Не только знаком был с ним Варсонофьев, но и два раза держал с ним публичный диспут —
о “Вехах”. Даже это — самая резкая чёрточка в Милюкове: как разъярился он на
“Вехи” и понёсся во всероссийское турне — опровергать эту книгу, раздражавшую,
дразнившую его своей глубиной.
Удивительна
и его научная бесплодность: неаккуратность с источниками, назойливые выводы
вместо фактической истории и честолюбивое стороженье
своего престижа. При всём том он оценивает эту страну до себя не доросшей: недавно в
Христиании жаловался на недостаточность “восьми культурных поколений в России”

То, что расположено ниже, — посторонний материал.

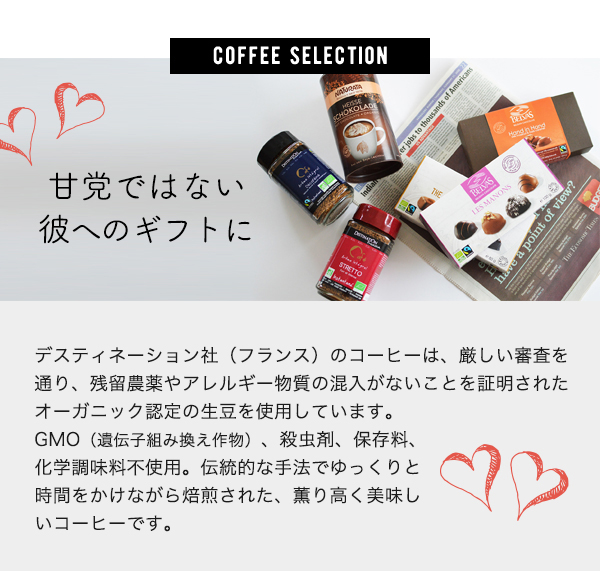 コーヒーセレクション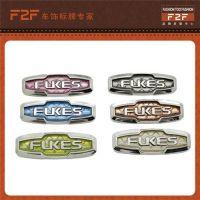 车饰辅料厂家|车饰辅料|F2F车饰辅料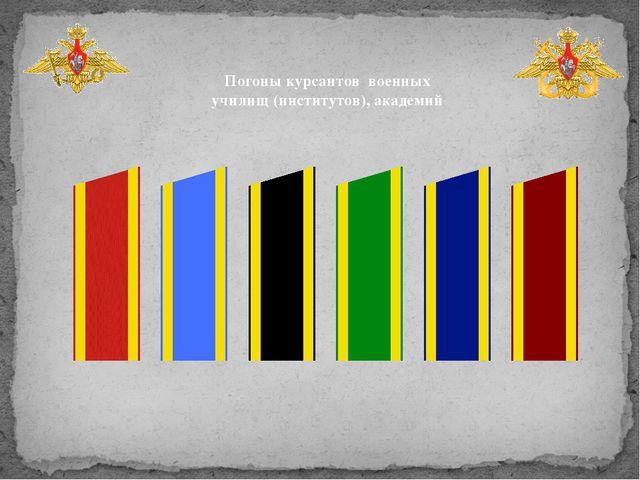 Погоны курсантов военных училищ (институтов), академий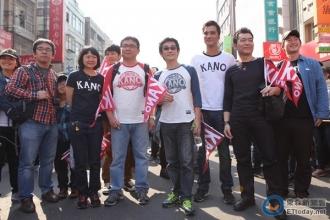 KANO 監製黃志明、魏德聖、導演馬志翔在嘉義出席首映會d533249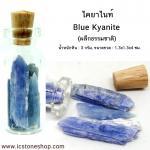 ไคยาไนต์ธรรมชาติในขวด (Kyanite)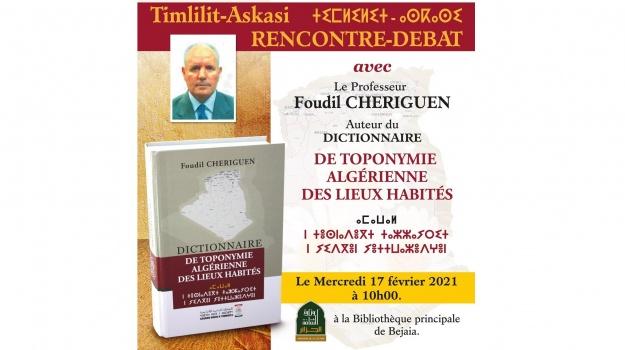 le Haut Commissariat à l'Amazighité organise une journée-hommage en l'honneur du ProfesseurFoudil CHERIGUEN le 17fevrier 2021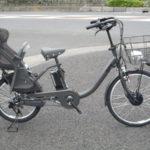 ブリヂストン Bikke MOB DD 子供乗せ電動自転車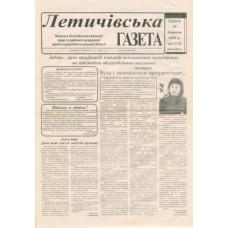 Газета «Летичівська газета»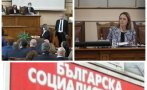 депутатите бсп окупираха трибуната парламентът излезе почивка заради напрежението залата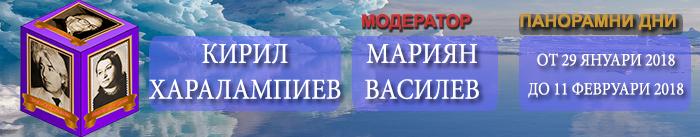 Харалампиев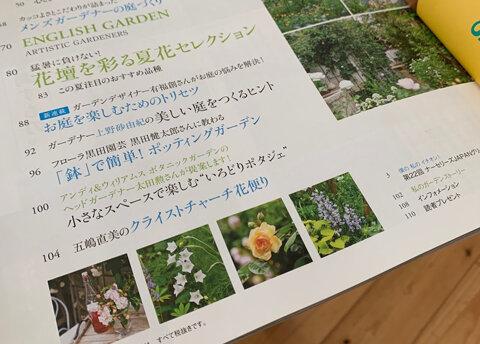 ガーデン&ガーデン02web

(считая их, конечно, от Петра). Сам собою он постоянно любуется и —
проговаривался — меряет себя под Герцена. А между тем — лишён
дара счастливой лёгкости, да даже кругом неталантлив.
Да и сам Варсонофьев
тоже ведь начинал вместе с ними со всеми — с Петрункевичем, Шаховским,
Вернадским. В 1902 году уже назначали его — ехать за границу, выпускать там
“Освобождение”, — это представлялось тогда как
обречённость эмиграции навечно, маячил и тут образ Герцена. Но взялся выпускать
молодой Пётр Струве.
Да всего десять лет назад Варсонофьев был в их крикливой,
мелочной толпе, с Родичевым, Винавером, Милюковым.

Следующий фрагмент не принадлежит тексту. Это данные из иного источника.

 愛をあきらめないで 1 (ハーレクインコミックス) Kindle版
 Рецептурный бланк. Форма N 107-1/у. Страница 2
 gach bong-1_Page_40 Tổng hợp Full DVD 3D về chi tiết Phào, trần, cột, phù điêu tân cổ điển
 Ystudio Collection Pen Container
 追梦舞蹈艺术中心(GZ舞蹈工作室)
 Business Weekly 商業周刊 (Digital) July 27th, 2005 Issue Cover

Вполне искренне был горячим депутатом Второй Думы — и
ещё не усумнялся в жаре борьбы. И
ему, как другим, третьиюньский разгон Думы казался
насилием, не имеющим себе равных в истории!..
А ведь он был и тогда не
мальчик, уже пятьдесят.
Останься тем же — он и
сегодня был бы вот на этих газетных страницах. Даже дико.
Всего удивительнее в нас,
как мы бываем искренни на разных поворотах нашей жизни
— и как почти нацело это потом всё в нас меняется. Поражает несомненность и
предшествующего убеждения и сменяющего.
Так всё повернулось в Варсонофьеве, да и не вовсе медленно: зачем он тогда так
страстно бился? Всё было не то. Суетливый, самодовольный Союз Освобождения —
как стая крупных глупых птиц, дружно хлопающих крыльями.

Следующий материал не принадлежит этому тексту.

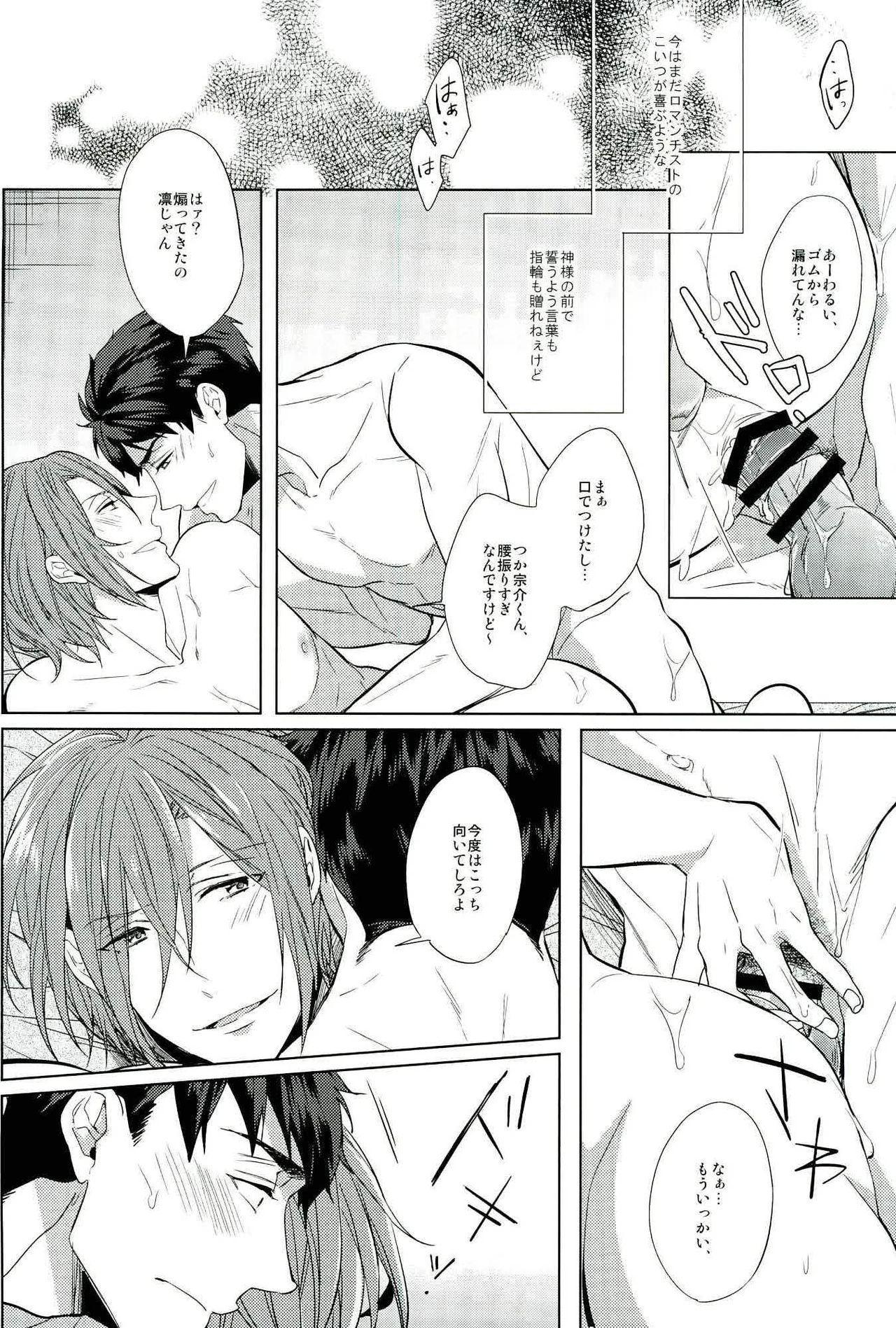 Hyakukaime no Kiss 14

Нетерпеливая тщета: хотели поворачивать
ход такого корабля, не доникнув до его сущности. А
ход — непостижим нашим умам, и мы имеем право только на малые, на малые тяги.
Без рывков.
Пять десятков? шесть
десятков? семь десятков лет? надо прожить, чтобы понять, что жизнь общества не
сводится к политике и не исчерпывается государственным строем.
Время, в котором мы живём,
имеет бездонную глубину. Современность — только плёнка на времени.